Arithmetic functions

The quotient groups \gamma_r(F)/\gamma_{r+1}(F) are free abelian groups of rank given by the formula for dimension of graded component of free Lie algebra. Explicitly, if S has size n, this is:

\frac{1}{r} \sum_{d|r} \mu(d)n^{r/d}

Function Value Explanation
nilpotency class c by construction (note that the class being exactly c is relatively easy to check, and follows also from the existence of any group with class exactly c).
Hirsch length \sum_{r=1}^c \left(\frac{1}{r} \sum_{d|r} \mu(d)n^{r/d}\right) We have to add up the ranks of all the successive factor groups in the lower central series.
minimum size of generating set n by construction

Group properties

Property Meaning Satisfied?
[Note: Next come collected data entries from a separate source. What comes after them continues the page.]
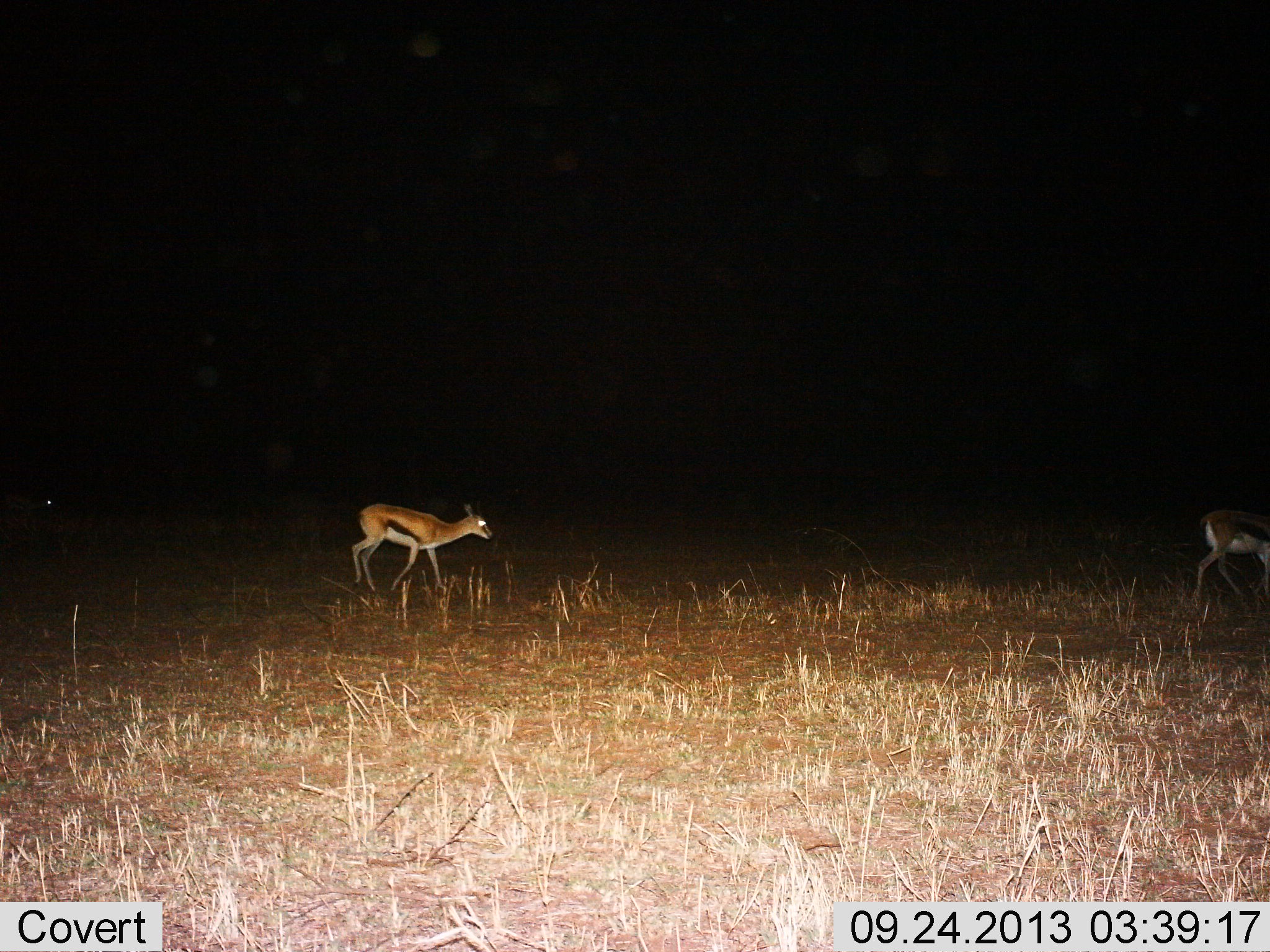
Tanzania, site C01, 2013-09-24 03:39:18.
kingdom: Animalia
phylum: Chordata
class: Mammalia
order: Artiodactyla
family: Bovidae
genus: Eudorcas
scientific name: Eudorcas thomsonii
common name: thomson's gazelle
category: gazellethomsons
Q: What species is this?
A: Gazellethomsons (thomson's gazelle) (Eudorcas thomsonii).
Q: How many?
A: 3.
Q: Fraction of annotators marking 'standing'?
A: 10%.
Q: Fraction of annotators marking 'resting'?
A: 0%.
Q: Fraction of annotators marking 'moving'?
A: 80%.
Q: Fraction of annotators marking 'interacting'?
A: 0%.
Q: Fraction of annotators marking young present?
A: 0%.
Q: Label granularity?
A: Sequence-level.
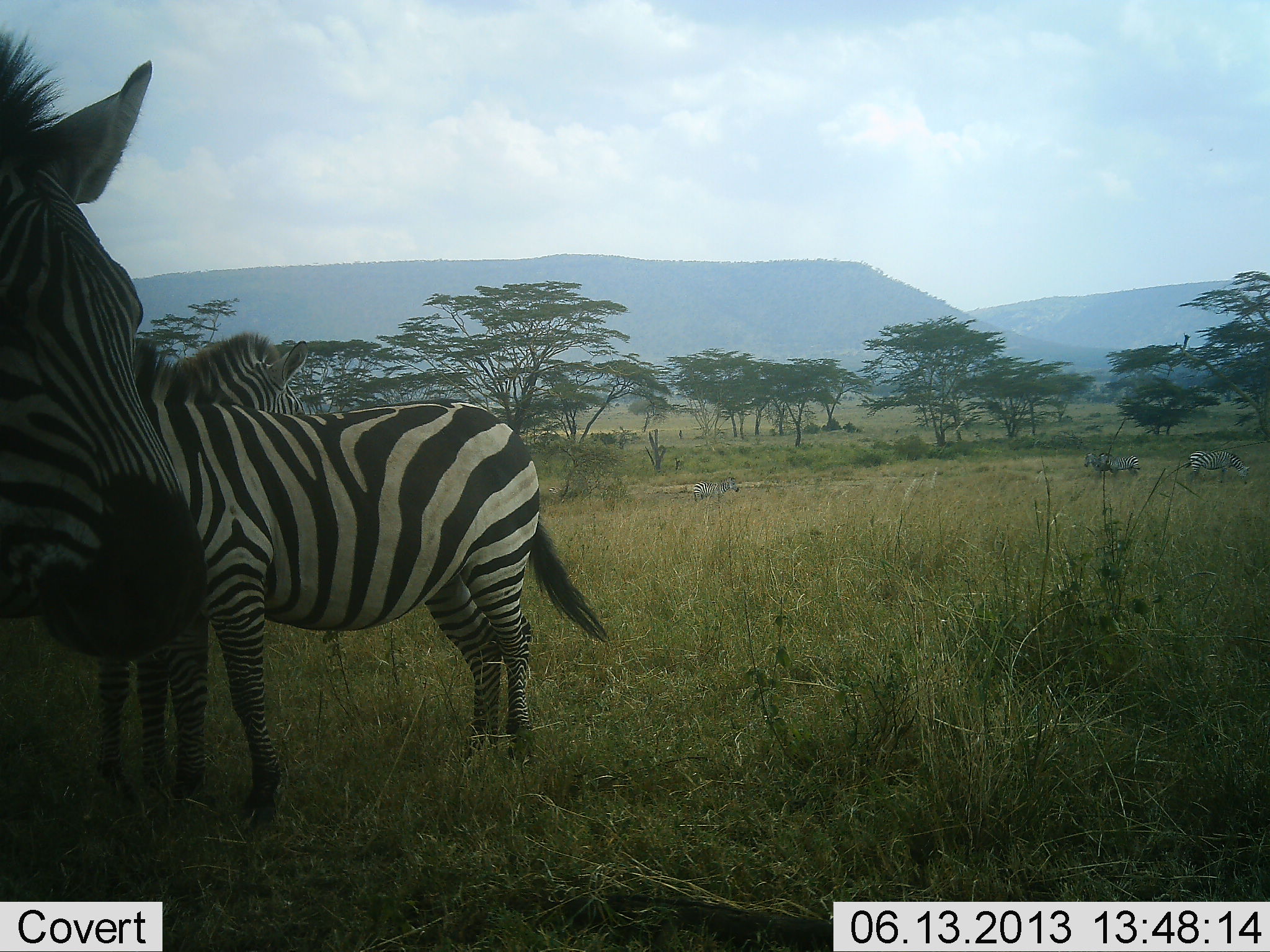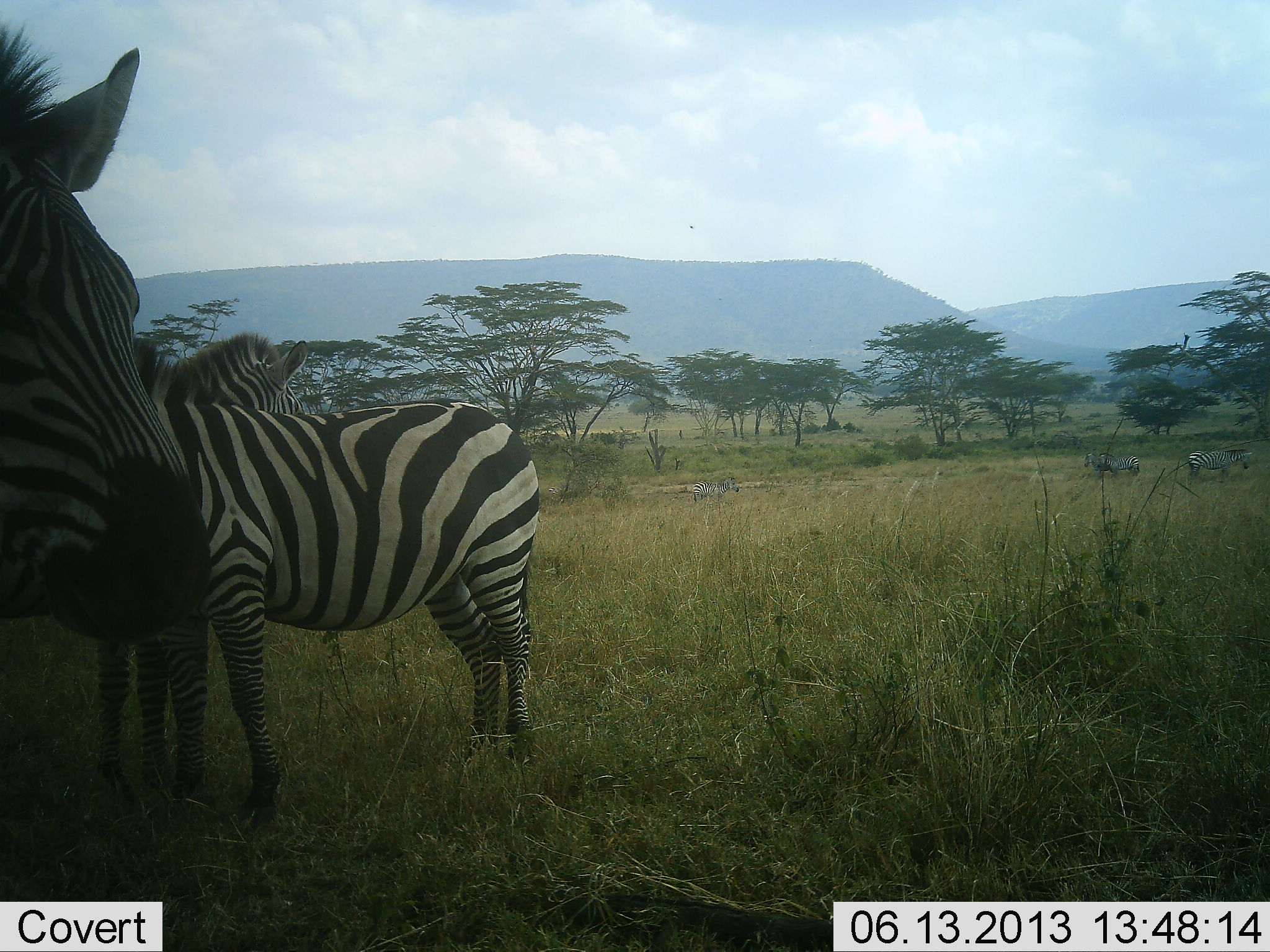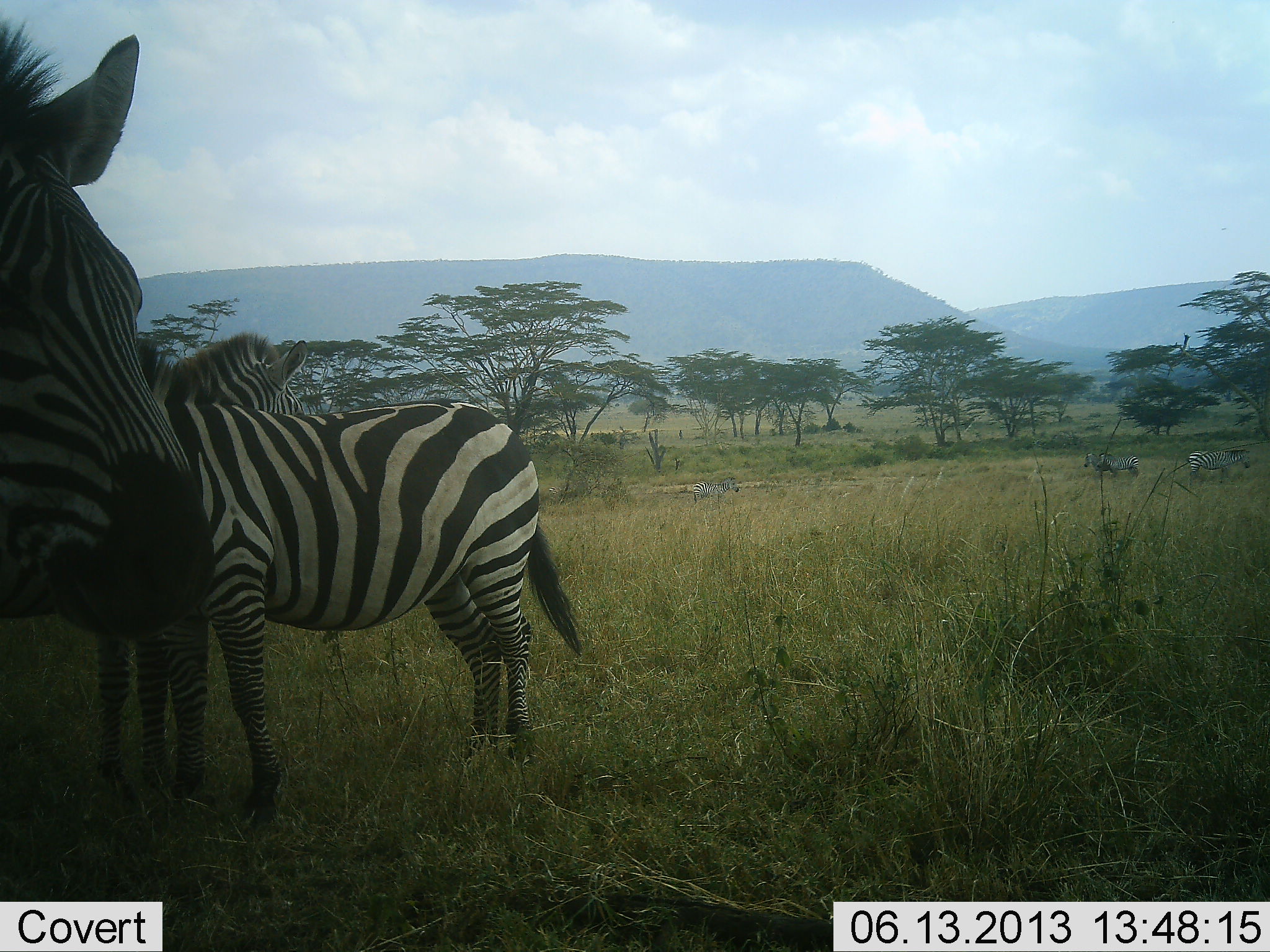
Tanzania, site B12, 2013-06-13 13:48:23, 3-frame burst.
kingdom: Animalia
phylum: Chordata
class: Mammalia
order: Perissodactyla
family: Equidae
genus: Equus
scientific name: Equus quagga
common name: plains zebra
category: zebra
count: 6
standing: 100%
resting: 0%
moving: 0%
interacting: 10%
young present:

Explanation
nilpotent group Yes
UL-equivalent group upper central series and lower central series coincide Yes

Particular cases

Hirsch lengths

We work with the group with n generators.

Nilpotency class c Rank of center as a free abelian group (given by formula for dimension of graded component of free Lie algebra) Hirsch length (equals sum of rank of center and Hirsch length of preceding group)
1 n n
2 \frac{n^2 - n}{2} \frac{n(n + 1)}{2}
3 \frac{n^3 - n}{3} \frac{n(n+1)(2n+1)}{6}
4 \frac{n^4 - n^2}{4} \frac{n(n+1)(3n^2 + n + 2)}{12}